While urgent STA-MCA bypass is an option for AIS patients with low NIHSS scores, it remains unclear which patient characteristics make someone a suitable candidate for the procedure and what factors contribute to good or poor outcomes. Several factors may affect the prognosis of AIS patients undergoing STA-MCA. Toshikazu Kimura et al. [25] identified sex, age, vascular lesions, initial NIHSS score, and preoperative NIHSS score as factors associated with a poor prognosis, with the preoperative NIHSS score being the most significant (OR: 1.65; 95% CI: 1.12–2.90). Consistent with prior research, our data showed the NIHSS score at two weeks after onset was a significant predictor of a poor prognosis. Therefore, patients with high NIHSS scores before surgery should undergo a careful evaluation of the benefit-risk ratio for STA-MCA treatment.

Several limitations must be acknowledged in this study. Firstly, the inclusion of studies of varying quality necessitates caution when interpreting the findings. Secondly, while Egger's test did not reveal significant publication bias in our meta-analysis, the limited number of studies may affect the test's sensitivity.

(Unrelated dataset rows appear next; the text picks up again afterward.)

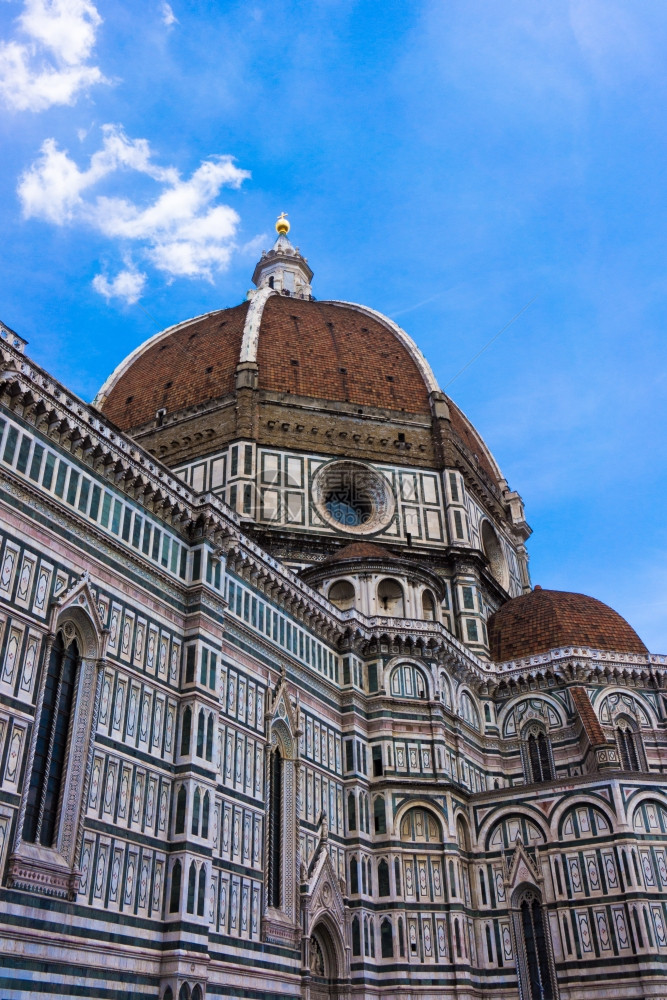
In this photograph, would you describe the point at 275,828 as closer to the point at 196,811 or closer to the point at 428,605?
the point at 196,811

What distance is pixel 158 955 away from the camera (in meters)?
20.9

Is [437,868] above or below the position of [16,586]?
below

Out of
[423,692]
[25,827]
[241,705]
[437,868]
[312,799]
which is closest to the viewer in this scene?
[25,827]

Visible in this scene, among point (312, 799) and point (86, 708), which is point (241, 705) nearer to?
point (312, 799)

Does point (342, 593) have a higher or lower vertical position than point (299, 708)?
higher

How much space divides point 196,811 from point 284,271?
44972 millimetres

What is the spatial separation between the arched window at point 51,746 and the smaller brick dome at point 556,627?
70.9 ft

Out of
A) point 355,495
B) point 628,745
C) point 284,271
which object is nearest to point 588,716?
point 628,745

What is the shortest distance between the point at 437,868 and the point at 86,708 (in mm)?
14598

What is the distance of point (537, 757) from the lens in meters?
35.9

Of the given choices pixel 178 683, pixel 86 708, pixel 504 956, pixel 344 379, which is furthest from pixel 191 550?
pixel 344 379

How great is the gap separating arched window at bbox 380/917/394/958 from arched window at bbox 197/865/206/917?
904cm

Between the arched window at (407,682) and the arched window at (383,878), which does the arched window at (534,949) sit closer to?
the arched window at (383,878)

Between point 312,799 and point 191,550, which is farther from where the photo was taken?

Thirdly, our sensitivity analysis indicated that the study by Y. Yoshimoto et al. [21] might be a potential source of heterogeneity. In our cohort study, the analysis lacked statistical power due to the rarity of patients with large vessel occlusions undergoing surgical intervention. Additionally, the absence of randomization in the surgical and control groups introduces the potential for selection and confounding biases. Importantly, our patient selection criteria for urgent bypass were suboptimal, with many patients exhibiting large infarct cores and high penumbra/infarct ratios. This likely contributed to the poor outcomes seen, as patients are poor candidates for revascularization. Future research should focus on patients with small infarct volumes but large penumbra who are at high risk of collateral failure. Therefore, more selective inclusion criteria are warranted based on advanced imaging to identify patients likely to respond to bypass. Overall, rigorously designed randomized controlled trials with refined eligibility standards are essential to confirming the effectiveness and precise scope of this approach.

Conclusion

While the meta-analysis suggests the potential role of STA-MCA bypass in mild to moderate AIS, our single-center study indicates that in patients with severe stroke (high NIHSS score), the STA-MCA bypass did not improve the long-term outcome.